# SOURCE EXCERPT
Something that got me thinking: I just picked up a new set of eye-glasses today, and as usual, I keep seeing the frames and its giving me headaches! I know that this will go away, it always does after my brain adjusts... but, while cleaning the house today, quite by accident I found a long lost and presumed dead pair of sunglasses. They are Ray Ban Aviators, and I picked them up with some fondness (I got them when I was 17!), well, once the emotions subsided, I realized my glasses were still pissing me off. I took them off. I looked at them. I looked at the ray bans. I looked at my prescription glasses again. My spectacles are about a quarter of the area (lens) of the sunglasses! Wearing the Ray Bans felt like I just put on a facemask by comparison! And then I realized something:
Aviator sunglasses are known as such because they were designed for pilots to protect them from the sun. No thought was given to fashion, it was a case of form following function (and then it became fashionable, whatever..). A shape was concocted that covers the human field of vision as thoroughly as possible. My eye glasses were designed by a fashion designer, and hence are not worth the box they came in, optically speaking.
So, our eyes are in fact, a wide angle lens indeed. However, they feed the information to a brain, not onto a piece of "celluloid", a paper or a screen that can be taken in from a distance. Therefore, we make decisions about what we care about and what we do not care about. We often (mostly) look but do not "see" ( and I do not mean that in any philosophical way - just physically). So perhaps the perfect "normal" lens would be an ultra wide angle lens that would make all the performance testing types cringe (or sallivate atthe possible write ups). A lens that was really sharp in the middle, and not at all at the sides. A really, really cheap lens!

# SHORT EXERCISE A
Decide whether each statement below agrees with the post about eyeglasses and sunglasses. Answer yes or no for each, and quote the words of the post that decide it.
(i) The writer got the Ray Ban Aviators at age 17.
(ii) The lenses of the writer's new prescription glasses cover a larger area than those of the sunglasses.
(iii) Aviator sunglasses were first designed with fashion as the main concern.

# MATERIAL FOR THIS EXERCISE

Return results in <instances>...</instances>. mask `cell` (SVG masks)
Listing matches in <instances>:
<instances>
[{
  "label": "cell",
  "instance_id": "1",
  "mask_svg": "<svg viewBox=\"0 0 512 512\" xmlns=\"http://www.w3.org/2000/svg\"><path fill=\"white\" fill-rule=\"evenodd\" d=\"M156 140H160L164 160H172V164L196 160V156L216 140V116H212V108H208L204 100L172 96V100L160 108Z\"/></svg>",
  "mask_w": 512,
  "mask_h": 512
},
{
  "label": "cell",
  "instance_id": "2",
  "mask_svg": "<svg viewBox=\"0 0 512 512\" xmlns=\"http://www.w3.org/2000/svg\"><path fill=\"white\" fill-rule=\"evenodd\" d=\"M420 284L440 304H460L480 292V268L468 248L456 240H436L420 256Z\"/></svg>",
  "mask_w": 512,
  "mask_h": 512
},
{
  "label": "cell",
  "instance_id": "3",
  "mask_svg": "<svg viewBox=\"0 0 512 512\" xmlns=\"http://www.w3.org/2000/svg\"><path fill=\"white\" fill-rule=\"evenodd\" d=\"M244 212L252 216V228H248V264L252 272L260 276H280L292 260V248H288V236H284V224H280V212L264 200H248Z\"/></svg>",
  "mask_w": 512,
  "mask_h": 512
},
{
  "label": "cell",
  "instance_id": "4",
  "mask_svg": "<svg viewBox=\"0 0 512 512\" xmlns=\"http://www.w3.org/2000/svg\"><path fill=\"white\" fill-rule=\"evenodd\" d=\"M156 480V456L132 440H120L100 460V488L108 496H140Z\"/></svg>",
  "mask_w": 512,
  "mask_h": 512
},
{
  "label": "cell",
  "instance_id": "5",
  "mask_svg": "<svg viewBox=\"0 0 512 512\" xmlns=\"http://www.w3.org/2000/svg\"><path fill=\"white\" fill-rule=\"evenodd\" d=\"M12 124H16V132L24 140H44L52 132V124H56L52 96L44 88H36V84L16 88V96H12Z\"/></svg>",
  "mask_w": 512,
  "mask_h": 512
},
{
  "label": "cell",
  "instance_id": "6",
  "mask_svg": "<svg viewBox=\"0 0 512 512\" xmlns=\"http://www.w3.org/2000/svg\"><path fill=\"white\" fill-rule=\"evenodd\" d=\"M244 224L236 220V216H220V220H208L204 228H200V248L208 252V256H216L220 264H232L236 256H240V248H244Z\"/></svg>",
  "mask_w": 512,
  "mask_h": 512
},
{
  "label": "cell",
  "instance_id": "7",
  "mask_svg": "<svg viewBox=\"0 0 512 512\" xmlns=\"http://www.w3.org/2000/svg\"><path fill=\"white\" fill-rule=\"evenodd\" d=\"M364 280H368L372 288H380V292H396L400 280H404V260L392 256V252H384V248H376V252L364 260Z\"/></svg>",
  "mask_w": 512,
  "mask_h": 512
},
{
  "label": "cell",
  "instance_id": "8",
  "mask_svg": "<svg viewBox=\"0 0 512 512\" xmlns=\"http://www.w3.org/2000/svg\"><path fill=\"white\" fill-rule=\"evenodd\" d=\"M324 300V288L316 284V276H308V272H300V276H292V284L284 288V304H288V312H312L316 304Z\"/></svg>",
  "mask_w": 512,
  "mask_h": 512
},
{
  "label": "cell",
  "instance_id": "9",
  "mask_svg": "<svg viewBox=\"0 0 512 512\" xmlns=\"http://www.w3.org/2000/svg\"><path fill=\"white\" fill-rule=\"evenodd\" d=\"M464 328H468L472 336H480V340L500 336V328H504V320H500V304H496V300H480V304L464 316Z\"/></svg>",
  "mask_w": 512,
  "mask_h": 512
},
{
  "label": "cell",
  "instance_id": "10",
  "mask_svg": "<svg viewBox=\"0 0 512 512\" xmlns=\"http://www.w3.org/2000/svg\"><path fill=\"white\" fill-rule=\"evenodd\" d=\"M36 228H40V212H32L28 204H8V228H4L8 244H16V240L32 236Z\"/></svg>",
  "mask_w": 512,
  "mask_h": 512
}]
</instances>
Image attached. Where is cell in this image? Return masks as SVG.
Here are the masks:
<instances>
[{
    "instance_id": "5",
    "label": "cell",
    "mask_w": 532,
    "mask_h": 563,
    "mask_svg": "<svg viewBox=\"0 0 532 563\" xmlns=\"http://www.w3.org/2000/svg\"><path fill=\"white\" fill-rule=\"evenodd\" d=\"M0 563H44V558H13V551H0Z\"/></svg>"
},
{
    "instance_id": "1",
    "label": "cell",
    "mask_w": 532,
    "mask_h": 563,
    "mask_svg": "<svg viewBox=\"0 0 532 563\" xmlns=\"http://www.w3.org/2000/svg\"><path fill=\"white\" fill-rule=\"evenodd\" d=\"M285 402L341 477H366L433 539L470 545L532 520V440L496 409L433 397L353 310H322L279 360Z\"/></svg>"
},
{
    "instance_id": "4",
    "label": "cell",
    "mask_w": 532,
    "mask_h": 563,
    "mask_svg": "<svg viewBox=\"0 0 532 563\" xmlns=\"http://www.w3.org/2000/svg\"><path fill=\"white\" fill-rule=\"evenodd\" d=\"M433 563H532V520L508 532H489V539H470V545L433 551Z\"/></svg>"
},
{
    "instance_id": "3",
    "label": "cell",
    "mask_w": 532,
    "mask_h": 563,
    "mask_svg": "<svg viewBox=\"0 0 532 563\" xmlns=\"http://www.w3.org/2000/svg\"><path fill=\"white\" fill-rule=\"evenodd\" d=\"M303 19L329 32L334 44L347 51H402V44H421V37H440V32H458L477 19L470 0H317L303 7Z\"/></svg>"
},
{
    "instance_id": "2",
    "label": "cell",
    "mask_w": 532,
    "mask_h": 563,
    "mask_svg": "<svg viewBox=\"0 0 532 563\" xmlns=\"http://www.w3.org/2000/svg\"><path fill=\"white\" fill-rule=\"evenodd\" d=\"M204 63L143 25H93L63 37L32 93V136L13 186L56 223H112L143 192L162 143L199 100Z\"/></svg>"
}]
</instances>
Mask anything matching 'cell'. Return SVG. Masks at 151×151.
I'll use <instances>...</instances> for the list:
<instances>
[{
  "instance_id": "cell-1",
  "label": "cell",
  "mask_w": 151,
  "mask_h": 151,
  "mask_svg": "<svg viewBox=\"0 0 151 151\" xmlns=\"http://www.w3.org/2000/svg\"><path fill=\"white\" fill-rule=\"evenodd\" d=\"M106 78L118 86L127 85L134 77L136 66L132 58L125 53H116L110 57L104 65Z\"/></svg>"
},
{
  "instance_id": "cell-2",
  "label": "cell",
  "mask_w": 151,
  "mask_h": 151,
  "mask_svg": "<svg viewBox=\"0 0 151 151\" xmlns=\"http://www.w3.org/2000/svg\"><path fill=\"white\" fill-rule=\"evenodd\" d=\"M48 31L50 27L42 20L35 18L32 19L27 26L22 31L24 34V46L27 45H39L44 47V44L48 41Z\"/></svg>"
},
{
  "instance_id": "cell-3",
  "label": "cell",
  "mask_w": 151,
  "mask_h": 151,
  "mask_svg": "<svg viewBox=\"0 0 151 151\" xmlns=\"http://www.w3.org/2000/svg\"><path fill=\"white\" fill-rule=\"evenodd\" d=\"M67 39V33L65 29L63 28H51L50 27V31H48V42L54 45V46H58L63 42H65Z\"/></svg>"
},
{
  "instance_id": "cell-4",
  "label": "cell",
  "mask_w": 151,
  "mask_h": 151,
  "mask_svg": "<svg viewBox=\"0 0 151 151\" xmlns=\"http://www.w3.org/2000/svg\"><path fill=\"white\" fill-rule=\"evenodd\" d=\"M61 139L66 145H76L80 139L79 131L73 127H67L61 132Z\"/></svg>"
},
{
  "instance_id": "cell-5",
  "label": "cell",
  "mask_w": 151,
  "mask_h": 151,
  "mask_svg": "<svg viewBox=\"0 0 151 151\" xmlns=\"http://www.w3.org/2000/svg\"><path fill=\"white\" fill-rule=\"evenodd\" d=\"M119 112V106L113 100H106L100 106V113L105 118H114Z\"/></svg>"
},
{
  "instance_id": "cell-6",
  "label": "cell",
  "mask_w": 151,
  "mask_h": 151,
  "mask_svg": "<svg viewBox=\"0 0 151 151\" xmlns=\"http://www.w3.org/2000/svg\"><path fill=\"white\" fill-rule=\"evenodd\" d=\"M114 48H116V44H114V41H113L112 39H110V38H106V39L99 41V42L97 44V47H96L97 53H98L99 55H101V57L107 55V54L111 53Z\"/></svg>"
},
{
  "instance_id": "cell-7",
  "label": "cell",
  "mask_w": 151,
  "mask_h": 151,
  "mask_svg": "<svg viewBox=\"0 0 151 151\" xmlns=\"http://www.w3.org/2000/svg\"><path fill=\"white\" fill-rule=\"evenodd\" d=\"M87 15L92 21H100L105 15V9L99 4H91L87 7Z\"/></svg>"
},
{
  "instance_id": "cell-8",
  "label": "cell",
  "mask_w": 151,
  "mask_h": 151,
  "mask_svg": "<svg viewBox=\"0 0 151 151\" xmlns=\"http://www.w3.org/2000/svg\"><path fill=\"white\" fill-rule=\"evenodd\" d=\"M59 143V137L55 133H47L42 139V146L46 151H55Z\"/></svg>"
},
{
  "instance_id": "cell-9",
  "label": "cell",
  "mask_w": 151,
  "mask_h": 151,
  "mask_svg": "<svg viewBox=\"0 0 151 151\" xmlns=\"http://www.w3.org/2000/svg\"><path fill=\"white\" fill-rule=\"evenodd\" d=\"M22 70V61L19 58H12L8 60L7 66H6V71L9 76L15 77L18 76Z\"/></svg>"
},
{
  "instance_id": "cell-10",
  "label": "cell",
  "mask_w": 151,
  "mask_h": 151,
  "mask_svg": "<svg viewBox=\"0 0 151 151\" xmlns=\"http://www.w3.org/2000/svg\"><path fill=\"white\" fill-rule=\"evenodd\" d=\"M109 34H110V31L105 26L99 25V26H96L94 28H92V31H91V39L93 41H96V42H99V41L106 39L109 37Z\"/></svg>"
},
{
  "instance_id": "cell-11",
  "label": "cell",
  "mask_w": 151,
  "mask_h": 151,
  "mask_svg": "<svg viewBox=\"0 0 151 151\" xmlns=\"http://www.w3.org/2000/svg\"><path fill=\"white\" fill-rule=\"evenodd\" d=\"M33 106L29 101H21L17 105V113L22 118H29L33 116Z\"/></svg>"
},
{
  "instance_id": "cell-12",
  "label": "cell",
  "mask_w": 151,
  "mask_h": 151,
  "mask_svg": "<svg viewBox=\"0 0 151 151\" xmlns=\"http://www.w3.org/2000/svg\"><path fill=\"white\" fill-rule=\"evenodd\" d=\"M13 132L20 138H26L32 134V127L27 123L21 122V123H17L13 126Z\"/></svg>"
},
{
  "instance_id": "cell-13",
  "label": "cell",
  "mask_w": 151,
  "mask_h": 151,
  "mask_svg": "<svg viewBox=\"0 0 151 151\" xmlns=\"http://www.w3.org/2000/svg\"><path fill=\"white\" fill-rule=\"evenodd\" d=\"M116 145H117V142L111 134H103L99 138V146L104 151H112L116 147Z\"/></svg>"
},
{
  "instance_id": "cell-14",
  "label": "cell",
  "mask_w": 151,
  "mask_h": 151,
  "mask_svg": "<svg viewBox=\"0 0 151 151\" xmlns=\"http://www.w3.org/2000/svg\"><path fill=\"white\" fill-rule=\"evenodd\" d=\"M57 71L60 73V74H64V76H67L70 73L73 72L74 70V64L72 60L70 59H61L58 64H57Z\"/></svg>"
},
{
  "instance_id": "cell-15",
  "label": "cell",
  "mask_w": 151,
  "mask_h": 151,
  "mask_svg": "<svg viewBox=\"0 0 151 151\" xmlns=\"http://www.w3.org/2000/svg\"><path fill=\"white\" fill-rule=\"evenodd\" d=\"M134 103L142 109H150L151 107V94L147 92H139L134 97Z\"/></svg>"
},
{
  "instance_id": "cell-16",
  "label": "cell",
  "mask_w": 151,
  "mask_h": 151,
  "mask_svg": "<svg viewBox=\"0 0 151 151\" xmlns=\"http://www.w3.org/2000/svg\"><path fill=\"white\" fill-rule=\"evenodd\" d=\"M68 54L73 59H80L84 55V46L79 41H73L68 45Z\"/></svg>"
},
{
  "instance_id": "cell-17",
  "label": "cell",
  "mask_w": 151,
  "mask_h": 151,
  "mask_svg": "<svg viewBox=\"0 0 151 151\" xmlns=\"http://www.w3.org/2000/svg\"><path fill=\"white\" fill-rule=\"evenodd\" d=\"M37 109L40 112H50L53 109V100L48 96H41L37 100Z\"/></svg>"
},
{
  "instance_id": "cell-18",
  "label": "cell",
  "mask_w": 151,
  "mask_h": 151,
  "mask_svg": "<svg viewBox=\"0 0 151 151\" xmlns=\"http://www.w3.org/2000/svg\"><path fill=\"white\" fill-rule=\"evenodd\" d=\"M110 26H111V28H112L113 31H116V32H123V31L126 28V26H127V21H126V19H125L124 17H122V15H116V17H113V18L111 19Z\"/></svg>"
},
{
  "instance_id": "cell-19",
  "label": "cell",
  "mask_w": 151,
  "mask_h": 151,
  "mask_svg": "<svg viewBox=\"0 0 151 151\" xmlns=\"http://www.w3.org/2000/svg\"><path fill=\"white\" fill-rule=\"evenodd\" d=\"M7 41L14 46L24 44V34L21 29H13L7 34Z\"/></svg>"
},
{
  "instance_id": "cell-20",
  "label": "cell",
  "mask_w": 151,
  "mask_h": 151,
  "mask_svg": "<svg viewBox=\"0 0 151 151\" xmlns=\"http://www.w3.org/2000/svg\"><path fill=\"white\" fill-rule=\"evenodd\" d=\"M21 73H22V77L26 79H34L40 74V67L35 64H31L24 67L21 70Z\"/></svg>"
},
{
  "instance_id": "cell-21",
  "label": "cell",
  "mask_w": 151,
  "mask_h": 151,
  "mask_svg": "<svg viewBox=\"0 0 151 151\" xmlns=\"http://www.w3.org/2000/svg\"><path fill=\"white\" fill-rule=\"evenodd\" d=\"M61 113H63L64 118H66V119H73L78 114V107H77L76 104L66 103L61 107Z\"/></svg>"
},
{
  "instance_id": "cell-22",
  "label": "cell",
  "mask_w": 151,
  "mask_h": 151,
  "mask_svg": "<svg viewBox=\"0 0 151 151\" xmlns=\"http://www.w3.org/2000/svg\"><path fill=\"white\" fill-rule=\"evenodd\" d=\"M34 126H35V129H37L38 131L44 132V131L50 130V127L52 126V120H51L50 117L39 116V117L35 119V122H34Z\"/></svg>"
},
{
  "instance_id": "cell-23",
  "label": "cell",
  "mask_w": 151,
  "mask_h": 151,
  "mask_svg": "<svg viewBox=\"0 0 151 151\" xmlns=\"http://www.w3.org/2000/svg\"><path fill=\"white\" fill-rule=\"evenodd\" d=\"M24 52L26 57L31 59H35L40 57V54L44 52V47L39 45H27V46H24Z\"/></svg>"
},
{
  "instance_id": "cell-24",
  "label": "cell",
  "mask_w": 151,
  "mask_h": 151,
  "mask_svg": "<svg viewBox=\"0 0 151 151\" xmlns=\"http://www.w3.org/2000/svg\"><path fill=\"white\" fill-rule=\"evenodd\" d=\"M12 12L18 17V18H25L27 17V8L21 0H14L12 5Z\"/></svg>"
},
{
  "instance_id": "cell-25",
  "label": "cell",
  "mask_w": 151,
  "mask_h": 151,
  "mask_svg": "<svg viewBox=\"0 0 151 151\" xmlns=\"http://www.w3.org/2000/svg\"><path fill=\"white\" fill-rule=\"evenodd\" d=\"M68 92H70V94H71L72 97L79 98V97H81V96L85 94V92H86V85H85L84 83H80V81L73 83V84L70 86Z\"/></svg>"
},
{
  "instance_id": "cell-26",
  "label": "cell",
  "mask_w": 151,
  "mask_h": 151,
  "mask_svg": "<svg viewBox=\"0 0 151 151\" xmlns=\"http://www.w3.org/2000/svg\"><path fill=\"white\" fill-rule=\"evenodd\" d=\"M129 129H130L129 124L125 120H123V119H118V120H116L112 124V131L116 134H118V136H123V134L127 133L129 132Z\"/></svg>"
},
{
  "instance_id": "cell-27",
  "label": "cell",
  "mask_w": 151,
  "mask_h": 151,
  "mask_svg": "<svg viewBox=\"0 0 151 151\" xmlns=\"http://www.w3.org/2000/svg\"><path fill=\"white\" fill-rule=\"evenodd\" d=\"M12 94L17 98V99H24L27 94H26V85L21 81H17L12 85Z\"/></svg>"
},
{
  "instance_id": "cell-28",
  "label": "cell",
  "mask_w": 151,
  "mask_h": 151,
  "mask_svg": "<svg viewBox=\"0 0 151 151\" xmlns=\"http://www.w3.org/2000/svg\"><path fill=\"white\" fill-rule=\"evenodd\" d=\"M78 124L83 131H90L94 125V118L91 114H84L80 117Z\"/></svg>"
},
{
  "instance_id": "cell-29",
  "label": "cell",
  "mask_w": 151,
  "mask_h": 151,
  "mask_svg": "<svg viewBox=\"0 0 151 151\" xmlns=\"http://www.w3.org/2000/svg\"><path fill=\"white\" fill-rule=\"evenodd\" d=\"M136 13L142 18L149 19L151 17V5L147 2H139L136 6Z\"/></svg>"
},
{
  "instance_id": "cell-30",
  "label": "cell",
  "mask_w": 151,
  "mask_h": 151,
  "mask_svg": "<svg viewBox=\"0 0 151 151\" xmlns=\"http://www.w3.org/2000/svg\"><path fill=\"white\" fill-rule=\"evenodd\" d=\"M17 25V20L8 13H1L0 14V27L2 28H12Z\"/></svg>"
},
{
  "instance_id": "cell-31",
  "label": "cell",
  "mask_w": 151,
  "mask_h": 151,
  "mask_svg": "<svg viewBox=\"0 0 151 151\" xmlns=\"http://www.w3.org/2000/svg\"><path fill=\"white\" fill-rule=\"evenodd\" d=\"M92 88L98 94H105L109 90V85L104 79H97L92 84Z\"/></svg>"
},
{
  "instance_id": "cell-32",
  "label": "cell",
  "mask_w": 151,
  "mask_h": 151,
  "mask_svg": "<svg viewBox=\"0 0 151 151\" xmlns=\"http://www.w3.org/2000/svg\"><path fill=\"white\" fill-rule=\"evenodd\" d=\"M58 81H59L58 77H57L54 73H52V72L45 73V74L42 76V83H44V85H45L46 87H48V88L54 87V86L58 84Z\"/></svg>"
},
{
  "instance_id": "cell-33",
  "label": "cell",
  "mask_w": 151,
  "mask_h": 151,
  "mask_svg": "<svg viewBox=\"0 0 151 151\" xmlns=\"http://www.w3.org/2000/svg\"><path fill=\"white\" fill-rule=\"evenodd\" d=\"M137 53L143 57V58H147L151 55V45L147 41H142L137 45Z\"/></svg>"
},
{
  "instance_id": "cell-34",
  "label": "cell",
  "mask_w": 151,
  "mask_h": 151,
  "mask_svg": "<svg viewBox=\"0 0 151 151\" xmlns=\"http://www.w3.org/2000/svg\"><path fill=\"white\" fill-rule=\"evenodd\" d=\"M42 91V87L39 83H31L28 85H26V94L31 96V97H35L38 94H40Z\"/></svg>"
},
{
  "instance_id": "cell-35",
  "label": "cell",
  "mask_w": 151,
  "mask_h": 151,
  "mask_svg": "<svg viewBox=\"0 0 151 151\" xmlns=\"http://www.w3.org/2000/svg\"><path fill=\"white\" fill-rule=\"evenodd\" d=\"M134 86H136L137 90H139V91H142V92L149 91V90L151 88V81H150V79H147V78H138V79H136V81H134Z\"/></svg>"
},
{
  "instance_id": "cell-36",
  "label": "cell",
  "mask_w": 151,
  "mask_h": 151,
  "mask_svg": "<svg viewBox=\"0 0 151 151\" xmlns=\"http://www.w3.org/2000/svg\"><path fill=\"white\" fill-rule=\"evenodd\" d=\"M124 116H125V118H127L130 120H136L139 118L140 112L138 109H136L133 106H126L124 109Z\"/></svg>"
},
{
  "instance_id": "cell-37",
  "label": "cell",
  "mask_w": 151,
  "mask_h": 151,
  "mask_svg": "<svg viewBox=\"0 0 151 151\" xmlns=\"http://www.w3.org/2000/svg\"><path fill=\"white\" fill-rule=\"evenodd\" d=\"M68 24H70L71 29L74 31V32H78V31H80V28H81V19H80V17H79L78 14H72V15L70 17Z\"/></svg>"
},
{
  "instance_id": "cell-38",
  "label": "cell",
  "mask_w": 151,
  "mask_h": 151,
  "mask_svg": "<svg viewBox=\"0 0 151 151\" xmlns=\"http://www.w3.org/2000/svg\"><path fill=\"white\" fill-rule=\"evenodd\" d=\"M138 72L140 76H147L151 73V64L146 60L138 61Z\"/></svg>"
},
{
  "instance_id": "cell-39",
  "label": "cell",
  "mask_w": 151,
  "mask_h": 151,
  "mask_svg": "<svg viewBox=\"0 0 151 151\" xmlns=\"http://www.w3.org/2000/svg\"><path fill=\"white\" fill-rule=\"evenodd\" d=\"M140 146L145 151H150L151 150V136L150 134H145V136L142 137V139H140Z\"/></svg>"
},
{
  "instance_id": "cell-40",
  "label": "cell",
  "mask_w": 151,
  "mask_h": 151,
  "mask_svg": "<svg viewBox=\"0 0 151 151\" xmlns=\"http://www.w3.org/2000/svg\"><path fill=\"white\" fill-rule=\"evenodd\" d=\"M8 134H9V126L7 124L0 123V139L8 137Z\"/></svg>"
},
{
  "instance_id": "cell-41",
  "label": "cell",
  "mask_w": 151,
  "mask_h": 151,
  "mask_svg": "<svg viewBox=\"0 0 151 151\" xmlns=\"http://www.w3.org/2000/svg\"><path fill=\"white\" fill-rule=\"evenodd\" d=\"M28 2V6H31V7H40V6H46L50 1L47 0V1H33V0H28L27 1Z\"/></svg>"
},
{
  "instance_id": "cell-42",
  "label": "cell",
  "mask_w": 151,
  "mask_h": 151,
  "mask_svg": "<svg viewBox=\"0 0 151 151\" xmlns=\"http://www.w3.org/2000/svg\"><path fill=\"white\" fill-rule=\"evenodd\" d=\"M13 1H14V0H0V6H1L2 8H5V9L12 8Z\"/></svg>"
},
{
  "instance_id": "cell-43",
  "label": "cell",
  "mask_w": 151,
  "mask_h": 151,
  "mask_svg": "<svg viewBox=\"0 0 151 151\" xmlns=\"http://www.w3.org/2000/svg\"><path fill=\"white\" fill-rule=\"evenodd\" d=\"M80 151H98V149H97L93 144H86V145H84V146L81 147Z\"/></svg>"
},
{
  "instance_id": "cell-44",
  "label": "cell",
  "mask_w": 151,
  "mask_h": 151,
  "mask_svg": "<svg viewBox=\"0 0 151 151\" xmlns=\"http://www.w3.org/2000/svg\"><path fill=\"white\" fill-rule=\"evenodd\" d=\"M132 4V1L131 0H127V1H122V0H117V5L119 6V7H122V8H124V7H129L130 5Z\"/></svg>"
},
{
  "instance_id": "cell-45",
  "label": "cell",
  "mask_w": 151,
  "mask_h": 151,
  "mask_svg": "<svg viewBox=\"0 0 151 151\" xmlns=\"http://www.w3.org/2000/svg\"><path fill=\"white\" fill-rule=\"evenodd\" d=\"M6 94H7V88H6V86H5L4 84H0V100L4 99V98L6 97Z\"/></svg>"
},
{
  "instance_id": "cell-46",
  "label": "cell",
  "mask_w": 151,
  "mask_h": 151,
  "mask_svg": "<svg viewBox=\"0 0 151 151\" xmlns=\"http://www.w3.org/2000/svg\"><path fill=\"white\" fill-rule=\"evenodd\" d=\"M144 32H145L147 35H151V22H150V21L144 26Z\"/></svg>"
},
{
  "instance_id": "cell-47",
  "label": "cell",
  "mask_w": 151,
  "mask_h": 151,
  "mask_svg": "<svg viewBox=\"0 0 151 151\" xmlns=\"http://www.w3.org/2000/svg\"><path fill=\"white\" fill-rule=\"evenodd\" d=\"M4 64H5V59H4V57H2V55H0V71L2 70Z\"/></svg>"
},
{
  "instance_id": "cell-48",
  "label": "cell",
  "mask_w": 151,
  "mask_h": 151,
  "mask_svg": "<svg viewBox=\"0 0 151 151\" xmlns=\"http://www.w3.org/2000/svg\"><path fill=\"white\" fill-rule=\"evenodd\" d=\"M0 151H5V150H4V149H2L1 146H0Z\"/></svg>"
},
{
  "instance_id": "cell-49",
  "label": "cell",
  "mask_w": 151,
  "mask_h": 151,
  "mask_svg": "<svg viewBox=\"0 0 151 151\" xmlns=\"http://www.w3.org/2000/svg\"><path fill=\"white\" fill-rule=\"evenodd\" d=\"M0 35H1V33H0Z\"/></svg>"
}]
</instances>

# SHORT EXERCISE B
Find every line of the records that contains the string "Return", and copy each of those lines in full.

# SOLUTION A
(i) Yes: "I got them when I was 17!"
(ii) No: "My spectacles are about a quarter of the area (lens) of the sunglasses!"
(iii) No: "No thought was given to fashion, it was a case of form following function"

# SOLUTION B
Return results in <instances>...</instances>. mask `cell` (SVG masks)
Image attached. Where is cell in this image? Return masks as SVG.
Mask anything matching 'cell'. Return SVG. Masks at 151×151.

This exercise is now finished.